Utrecht University: Benefits of discriminatory algorithms unproven, drawbacks are clear


When Dutch authorities make a distinction in their databases between citizens according their geographic origins, it is rarely aimed at correcting inequalities. Gerwin van Schie demonstrates this in his dissertation. Instead, people with a migration background are disadvantaged and the use of data deepens the dividing lines in Dutch society.

In his dissertation ‘The Datafication of Race-Ethnicity’, for which he received his PhD from Utrecht University on 19 September 2022, Gerwin van Schie delves into the data systems of Dutch government bodies. He shows that from about 2005 the possibility of using algorithms to uncover patterns in large amounts of data (data mining) was enthusiastically embraced as a basis for policy.

The origin of citizens was also considered relevant here. Initially, it concerned the distinction between ‘native’ and ‘immigrant’ citizens, later citizens with a ‘Western’ or ‘non-Western migration background’. Incidentally, these are new names for the same categories. Until very recently, they played a role in, for example, calculating the risks of crime and fraud.

Skewed distribution of trust
As a result of ethnic profiling, groups that already have a harder time in Dutch society due to their historically rooted disadvantage are relatively more distrusted and checked, while more privileged groups are given the benefit of the doubt. One of the examples that Van Schie analyses is the ‘Liveability Barometer’ of the Ministry of the Interior, where a larger percentage of ‘immigrants’ was until very recently supposed to impair the quality of life in a neighbourhood.

Another example is the Crime Anticipation System of the Amsterdam police, in which it was assumed that incidents will occur more often in multicultural neighbourhoods. The tax authorities’ control mechanisms that led to a recent scandal in the Netherlands are another high-profile example where biased algorithms resulted in a skewed distribution of trust and mistrust across already more and less privileged groups.

Van Schie exposes some inconsistencies in the ethnic profiling practices of Dutch authorities. First, they were rolled out enthusiastically, even though it had never been shown that making a distinction between citizens according to their origins – however drastic and questionable in principle – led to more effective policy.

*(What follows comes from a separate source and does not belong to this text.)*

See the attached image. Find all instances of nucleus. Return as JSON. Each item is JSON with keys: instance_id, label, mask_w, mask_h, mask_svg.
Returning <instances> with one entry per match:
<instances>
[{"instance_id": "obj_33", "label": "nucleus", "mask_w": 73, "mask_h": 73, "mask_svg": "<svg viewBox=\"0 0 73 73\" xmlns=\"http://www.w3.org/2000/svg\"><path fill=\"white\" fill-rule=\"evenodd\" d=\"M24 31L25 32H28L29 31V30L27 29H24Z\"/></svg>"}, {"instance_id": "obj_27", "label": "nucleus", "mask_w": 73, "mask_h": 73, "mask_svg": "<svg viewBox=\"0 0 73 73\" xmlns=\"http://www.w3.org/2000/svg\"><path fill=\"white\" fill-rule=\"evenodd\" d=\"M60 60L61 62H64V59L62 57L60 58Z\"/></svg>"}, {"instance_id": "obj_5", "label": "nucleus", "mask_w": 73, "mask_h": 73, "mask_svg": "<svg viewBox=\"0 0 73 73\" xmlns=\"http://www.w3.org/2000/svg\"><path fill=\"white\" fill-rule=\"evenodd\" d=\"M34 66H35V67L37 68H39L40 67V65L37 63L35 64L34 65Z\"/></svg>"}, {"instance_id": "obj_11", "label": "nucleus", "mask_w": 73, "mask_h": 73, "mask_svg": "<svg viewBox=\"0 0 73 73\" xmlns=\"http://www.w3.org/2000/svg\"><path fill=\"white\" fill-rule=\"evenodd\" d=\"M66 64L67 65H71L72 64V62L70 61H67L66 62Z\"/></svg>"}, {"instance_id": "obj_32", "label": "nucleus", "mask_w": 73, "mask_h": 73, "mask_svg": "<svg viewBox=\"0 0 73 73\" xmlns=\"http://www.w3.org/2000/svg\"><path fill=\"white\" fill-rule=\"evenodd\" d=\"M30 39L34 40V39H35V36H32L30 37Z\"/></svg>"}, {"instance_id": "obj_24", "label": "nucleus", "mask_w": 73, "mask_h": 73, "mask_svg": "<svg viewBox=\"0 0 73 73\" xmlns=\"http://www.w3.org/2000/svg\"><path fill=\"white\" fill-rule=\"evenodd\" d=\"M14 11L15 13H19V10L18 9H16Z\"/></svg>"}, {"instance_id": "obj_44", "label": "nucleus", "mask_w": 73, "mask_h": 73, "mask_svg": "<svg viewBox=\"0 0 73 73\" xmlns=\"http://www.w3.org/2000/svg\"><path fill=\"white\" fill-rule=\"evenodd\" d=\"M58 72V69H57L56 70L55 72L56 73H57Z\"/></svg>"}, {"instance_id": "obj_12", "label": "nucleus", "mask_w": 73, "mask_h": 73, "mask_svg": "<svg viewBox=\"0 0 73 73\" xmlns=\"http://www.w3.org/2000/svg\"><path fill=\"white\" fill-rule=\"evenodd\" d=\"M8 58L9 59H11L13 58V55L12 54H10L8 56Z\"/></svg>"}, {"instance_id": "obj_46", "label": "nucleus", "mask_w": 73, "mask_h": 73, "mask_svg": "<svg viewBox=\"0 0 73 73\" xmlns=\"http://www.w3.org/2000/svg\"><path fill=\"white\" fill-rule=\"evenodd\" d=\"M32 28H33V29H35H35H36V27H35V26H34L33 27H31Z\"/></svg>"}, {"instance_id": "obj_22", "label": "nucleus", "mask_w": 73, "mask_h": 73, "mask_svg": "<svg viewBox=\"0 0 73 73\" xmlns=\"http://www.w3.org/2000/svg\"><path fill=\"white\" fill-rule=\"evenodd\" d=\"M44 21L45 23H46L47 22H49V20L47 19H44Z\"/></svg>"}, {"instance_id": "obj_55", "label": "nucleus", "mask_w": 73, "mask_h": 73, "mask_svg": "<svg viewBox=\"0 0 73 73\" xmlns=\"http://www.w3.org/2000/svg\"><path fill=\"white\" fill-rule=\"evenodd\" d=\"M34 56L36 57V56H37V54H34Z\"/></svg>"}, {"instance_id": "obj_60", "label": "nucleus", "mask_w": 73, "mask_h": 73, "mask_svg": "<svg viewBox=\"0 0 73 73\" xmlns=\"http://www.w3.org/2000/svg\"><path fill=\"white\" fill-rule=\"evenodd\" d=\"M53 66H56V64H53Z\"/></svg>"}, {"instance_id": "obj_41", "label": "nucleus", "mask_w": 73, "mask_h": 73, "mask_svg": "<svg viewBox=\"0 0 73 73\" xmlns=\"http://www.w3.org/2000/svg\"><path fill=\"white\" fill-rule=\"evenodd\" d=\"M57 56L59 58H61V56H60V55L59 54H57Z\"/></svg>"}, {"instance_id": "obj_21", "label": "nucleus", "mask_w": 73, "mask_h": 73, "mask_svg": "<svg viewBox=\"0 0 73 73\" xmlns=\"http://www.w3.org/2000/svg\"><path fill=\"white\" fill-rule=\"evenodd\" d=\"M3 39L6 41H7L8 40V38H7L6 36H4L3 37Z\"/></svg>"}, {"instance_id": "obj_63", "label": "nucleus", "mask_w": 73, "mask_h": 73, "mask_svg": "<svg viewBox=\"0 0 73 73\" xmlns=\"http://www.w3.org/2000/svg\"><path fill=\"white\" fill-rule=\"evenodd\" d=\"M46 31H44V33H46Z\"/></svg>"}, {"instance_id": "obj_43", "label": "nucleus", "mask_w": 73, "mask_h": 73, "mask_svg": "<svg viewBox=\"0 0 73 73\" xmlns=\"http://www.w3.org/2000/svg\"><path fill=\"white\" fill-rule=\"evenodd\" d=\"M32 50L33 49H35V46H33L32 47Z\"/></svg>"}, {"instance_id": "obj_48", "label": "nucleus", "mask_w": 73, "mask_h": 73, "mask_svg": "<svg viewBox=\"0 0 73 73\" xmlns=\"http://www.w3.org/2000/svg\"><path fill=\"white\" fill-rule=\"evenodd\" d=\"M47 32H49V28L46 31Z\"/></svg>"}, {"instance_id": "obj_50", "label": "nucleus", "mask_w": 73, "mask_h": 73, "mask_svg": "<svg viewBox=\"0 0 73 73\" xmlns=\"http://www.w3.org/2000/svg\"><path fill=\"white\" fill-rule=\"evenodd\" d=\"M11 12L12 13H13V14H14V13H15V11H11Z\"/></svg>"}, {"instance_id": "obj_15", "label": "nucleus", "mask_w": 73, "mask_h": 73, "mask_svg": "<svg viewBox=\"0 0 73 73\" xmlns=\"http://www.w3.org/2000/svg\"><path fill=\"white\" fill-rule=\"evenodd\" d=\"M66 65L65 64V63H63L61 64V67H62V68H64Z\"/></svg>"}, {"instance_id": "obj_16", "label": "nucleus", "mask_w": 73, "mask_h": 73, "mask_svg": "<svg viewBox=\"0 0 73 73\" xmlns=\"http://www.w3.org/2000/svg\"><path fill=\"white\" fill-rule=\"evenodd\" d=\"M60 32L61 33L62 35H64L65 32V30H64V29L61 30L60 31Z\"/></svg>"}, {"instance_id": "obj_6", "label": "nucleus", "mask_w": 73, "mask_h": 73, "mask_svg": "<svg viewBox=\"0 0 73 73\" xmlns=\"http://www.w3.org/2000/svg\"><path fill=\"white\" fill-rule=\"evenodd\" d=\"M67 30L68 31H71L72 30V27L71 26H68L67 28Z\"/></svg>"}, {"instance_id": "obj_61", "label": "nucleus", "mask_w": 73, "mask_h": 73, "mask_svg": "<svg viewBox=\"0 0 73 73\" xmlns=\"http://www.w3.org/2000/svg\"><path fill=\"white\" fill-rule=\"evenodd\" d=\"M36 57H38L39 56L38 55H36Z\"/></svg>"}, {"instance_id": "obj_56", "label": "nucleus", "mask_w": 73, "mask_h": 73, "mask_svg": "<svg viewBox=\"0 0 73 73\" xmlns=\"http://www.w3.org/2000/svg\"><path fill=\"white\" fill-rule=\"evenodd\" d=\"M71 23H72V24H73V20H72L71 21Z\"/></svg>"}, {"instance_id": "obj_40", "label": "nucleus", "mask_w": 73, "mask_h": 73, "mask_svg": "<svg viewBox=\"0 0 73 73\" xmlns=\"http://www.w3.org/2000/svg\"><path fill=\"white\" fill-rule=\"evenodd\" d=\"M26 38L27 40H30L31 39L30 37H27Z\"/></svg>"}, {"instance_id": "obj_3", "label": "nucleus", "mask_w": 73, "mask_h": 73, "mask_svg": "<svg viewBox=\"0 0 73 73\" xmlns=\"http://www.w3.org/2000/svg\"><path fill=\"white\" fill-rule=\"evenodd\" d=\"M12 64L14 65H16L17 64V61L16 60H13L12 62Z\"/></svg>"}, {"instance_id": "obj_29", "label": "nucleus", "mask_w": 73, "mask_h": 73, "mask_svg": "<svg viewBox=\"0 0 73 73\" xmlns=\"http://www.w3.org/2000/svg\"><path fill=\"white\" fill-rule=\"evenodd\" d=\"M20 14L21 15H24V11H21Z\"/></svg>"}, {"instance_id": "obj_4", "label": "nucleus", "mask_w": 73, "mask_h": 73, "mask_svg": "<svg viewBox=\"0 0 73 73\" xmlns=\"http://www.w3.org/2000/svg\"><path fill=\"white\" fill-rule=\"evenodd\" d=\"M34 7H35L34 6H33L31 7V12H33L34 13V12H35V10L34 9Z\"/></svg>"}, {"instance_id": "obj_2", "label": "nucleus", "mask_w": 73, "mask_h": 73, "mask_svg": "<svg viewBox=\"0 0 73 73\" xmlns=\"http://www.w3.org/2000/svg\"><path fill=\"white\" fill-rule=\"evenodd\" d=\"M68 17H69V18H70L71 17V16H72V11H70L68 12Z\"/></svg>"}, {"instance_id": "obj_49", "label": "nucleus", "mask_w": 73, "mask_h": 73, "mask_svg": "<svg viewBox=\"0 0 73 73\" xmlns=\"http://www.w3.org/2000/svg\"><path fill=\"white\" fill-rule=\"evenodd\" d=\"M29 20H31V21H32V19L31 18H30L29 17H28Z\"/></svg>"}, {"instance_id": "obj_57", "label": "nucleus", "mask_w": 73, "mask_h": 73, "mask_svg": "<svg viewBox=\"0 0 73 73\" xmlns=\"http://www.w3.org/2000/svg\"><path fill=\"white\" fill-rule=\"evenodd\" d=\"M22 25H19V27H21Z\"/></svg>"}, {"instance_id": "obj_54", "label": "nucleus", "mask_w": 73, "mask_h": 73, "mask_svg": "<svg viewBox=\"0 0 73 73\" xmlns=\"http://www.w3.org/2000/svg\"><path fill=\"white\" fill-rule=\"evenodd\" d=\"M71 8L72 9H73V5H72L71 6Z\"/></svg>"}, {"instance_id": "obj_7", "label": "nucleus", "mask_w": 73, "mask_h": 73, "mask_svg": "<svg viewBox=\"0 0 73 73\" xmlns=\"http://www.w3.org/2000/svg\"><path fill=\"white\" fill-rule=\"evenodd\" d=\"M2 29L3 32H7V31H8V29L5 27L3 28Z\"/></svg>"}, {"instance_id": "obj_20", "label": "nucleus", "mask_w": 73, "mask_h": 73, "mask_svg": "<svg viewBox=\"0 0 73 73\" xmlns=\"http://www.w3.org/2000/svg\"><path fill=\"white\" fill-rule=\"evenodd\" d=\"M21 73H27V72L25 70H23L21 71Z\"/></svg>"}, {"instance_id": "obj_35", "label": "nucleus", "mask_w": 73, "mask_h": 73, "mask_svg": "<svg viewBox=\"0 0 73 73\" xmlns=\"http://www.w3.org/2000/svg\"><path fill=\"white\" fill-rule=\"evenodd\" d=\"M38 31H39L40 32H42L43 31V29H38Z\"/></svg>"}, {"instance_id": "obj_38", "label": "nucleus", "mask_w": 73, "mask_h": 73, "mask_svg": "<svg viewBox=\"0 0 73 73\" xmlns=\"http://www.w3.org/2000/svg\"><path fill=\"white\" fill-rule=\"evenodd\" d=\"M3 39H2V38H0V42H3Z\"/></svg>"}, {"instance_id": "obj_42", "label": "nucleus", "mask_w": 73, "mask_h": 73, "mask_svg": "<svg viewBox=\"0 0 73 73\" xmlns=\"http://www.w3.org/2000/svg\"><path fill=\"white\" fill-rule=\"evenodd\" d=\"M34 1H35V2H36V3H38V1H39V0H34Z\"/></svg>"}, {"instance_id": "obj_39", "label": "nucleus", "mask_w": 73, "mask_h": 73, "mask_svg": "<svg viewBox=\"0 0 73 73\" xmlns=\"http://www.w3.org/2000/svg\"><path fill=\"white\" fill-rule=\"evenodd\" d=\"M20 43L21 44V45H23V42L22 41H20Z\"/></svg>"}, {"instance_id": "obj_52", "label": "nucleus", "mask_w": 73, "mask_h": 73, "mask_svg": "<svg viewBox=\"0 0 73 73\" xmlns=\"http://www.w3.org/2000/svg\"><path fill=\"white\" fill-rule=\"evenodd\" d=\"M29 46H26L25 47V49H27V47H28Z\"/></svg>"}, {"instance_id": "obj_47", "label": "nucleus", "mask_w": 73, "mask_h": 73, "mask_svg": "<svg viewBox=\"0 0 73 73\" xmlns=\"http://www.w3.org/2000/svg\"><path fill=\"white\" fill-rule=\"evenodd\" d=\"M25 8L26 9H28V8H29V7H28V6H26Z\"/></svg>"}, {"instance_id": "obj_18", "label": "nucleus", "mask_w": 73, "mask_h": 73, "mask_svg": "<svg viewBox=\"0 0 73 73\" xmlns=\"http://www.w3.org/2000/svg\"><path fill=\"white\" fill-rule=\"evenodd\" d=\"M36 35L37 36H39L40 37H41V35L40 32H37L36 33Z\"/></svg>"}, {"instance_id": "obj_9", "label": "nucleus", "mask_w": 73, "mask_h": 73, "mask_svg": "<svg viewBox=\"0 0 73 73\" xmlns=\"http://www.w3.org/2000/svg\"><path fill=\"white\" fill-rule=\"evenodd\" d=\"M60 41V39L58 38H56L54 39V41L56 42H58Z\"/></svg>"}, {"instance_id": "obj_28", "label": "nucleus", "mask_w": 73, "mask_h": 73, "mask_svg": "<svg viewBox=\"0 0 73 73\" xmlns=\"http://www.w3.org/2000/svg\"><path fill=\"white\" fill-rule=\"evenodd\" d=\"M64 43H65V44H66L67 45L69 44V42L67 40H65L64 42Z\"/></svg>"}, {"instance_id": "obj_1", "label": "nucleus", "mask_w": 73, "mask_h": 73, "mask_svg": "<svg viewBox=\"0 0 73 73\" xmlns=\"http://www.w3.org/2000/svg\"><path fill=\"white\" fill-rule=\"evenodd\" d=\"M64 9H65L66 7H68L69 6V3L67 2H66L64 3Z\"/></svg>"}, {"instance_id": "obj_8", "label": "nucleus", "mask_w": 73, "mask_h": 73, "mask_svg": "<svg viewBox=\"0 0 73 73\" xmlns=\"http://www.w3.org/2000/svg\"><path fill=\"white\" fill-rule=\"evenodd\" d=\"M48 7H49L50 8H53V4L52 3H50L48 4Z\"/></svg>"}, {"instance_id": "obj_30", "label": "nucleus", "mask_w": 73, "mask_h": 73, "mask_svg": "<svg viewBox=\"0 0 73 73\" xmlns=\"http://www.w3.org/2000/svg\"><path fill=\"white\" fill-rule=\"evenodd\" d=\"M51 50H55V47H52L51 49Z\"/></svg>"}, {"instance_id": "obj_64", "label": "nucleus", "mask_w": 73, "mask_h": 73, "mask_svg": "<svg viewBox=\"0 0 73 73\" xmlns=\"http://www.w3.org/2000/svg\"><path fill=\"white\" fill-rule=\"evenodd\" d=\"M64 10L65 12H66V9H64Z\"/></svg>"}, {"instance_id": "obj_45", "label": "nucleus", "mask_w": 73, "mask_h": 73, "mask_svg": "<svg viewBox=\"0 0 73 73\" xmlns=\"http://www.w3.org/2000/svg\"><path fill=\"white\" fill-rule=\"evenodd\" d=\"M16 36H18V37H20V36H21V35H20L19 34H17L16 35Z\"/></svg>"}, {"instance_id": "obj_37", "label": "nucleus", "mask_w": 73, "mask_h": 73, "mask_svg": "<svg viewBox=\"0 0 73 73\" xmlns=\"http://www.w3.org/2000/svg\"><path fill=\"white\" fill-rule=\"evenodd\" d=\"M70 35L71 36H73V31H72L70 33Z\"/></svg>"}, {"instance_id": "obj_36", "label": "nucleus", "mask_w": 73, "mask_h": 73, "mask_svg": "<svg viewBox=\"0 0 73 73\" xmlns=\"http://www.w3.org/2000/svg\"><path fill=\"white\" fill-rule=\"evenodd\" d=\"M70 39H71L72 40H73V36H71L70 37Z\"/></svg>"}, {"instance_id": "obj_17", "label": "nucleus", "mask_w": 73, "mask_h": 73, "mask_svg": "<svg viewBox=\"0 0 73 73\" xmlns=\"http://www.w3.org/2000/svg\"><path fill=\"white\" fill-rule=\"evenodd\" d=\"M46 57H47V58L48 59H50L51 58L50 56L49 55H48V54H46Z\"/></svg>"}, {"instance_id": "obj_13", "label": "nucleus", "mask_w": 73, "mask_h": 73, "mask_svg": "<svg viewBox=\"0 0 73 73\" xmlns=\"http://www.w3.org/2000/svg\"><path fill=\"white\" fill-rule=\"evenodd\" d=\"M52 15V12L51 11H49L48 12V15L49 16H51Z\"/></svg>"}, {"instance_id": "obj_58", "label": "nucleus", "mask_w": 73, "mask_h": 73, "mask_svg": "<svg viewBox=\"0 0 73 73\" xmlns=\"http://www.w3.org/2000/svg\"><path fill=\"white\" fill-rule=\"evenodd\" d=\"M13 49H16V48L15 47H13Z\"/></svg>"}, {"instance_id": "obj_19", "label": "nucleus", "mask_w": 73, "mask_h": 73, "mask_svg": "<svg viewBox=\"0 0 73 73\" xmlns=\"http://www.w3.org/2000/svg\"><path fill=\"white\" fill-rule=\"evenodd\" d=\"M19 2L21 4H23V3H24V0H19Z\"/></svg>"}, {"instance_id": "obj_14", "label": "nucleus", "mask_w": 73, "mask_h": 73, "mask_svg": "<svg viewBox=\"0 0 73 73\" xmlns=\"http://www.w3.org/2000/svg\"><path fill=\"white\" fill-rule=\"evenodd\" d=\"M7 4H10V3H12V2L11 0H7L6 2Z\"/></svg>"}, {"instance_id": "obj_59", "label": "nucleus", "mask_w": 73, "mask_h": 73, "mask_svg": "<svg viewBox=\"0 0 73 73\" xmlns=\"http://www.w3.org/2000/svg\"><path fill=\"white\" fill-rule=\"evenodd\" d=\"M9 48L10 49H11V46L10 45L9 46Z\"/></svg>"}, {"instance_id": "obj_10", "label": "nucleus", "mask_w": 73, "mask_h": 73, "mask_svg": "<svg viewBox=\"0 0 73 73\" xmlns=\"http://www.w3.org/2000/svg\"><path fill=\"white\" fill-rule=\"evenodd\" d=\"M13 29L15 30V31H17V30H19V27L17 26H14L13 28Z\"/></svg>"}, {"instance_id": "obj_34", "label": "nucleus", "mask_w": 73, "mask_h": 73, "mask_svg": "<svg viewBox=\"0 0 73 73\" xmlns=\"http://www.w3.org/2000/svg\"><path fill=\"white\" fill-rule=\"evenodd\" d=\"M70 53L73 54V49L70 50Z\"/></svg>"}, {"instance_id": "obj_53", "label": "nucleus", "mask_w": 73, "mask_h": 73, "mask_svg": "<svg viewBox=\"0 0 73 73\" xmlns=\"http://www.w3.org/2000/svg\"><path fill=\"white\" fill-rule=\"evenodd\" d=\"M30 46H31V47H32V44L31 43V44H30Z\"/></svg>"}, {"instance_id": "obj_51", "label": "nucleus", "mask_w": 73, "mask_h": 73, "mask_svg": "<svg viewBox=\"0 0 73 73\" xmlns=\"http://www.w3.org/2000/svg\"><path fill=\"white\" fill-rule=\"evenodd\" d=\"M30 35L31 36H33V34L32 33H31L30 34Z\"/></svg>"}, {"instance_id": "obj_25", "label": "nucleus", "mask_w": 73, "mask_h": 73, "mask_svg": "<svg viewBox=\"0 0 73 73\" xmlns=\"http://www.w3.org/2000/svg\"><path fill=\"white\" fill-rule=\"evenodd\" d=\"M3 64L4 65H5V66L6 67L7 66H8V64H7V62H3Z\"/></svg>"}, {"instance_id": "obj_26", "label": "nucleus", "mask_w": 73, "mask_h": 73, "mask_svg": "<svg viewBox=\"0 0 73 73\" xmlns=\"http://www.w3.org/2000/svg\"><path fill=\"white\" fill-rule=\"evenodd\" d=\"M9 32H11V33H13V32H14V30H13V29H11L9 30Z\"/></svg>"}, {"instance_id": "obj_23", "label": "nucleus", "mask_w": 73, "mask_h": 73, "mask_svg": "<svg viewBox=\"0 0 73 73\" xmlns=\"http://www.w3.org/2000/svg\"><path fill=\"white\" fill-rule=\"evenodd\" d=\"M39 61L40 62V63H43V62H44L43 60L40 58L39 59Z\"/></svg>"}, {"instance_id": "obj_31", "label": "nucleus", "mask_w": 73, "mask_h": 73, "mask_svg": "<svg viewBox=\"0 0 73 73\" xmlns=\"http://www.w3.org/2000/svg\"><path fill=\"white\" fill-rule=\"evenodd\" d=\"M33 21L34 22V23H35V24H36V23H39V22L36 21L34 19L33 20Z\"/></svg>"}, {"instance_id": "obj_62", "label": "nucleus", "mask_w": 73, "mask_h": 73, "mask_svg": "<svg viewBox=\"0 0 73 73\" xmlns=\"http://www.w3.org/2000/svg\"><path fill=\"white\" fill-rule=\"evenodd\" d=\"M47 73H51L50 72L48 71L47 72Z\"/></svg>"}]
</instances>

Second, colonial biases translate into algorithms that intuitively make strange distinctions. For example, people from Turkey have a non-Western migration background, but people from Indonesia have a Western background, and people from Suriname have a non-Western background. Van Schie further emphasizes that once a distinction is made according to origin, sooner or later it will be used in a stigmatizing way.

Effective and ethical data use
Lately, awareness about racist prejudice has grown in the Netherlands. Governments have gradually abandoned the practice of making a distinction according to origin in data mining. For instance, the ethnic distinction has been deleted in the Crime Anticipation System of the Amsterdam police since 2017, and since March 2022 the Liveability Barometer no longer distinguishes between identity characteristics.

The aforementioned scandal, where the Dutch tax authorities were widely criticized for their ethnic profiling, has led to a turnaround. Thanks to the Spinoza Prize that media scientist José van Dijck received from NWO in 2021, Van Schie is now conducting participatory research into effective and ethical use of data to shape policy. Based at the Utrecht Data School, he collaborates with many authorities and encounters great enthusiasm both from municipalities and ministries.